The hub’s repackaging centres are designed to address a fundamental packaging failure: food arriving from multiple smallholder farms in varied, non-standardised containers must be sorted, cleaned, and repackaged into uniform.

NIGERIA – Lagos State has announced plans to commission Sub-Saharan Africa’s largest food logistics hub in Ketu-Ereyun, Epe, a facility integrating cold storage, dry warehousing, processing and repackaging centres, capable of handling 1.5 million metric tonnes of food annually while activating a ₦500 billion (approximately US$303 million) Offtake Guarantee Fund.
The Lagos Central Food Systems and Logistics Hub addresses a critical gap in Nigeria’s food value chain: the absence of organised aggregation points and standardised packaging infrastructure.
Commissioner for Agriculture and Food Systems, Abisola Olusanya, explained that Lagos grapples with supply chain disruptions, rising transportation costs, poor storage infrastructure, and huge post-harvest losses due to its dependence on food supplies from outside the state.
Packaging at the Core of Food Preservation
Post-harvest losses in Nigeria are estimated at 30-50 percent for perishable crops.
The hub’s repackaging centres are designed to address a fundamental packaging failure: food arriving from multiple smallholder farms in varied, non-standardised containers must be sorted, cleaned, and repackaged into uniform, market-ready packaging, graded cartons, sealed bags, or portioned trays, before distribution to retailers and food service operators.

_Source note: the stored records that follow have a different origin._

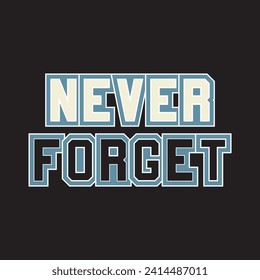 Never forget motivational and inspirational quotes lettering typography t shirt design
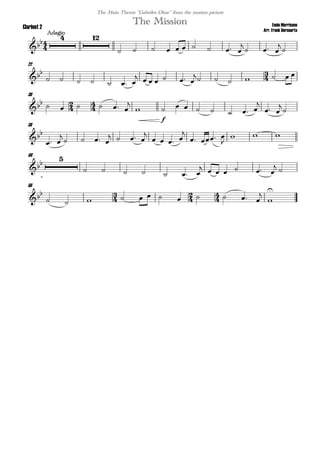 
Ennio Morricone
Arr. Frank Bernaerts
Adagio
The MissionClarinet 2
The Main Theme "Gabriles Oboe" from the motion picture

 
         

  


22

      
      
      
30
       


f
       

 


38

 

   
   

   

  

  
46


      
      
 
56
  
           



 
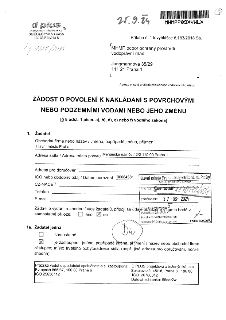 Žádost o povolení k nakládání s povrchovými nebo podzemními vodami nebo jeho změnu (§ 8 odst. 1 písm. a), b), d), e) nebo f) vodního zákona). 1. Žadatel: Obcho…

For Lagos’s food system, this packaging standardisation is not cosmetic; it determines shelf life, transportability, and consumer trust.
Logistics as the Backbone of Food Security
The facility can accommodate over 1,500 trucks daily and features cold and dry storage facilities, warehouses, aggregation points, truck parks, and quality control laboratories.
The cold storage component preserves perishables; the digital trading platform adds price transparency, reducing the information asymmetry that often leaves farmers at the mercy of intermediary traders.
For logistics providers, the hub consolidates fragmented supply chains, allowing fuller truckloads, optimised routes, and reduced empty backhauls.
The Offtake Guarantee Mechanism
The ₦500 billion Offtake Guarantee Fund activates a guaranteed market for farmers, protecting them from price collapse while creating a predictable demand signal that farmers outside the state can plan around.
Olusanya stated that the first phase is scheduled for commissioning this year, marking a major turning point in Lagos State’s food systems transformation journey.
By aggregating demand at scale, the hub enables bulk purchasing of packaging materials, corrugated boxes, liners, labels, reducing per-unit costs that smaller distributors cannot achieve individually.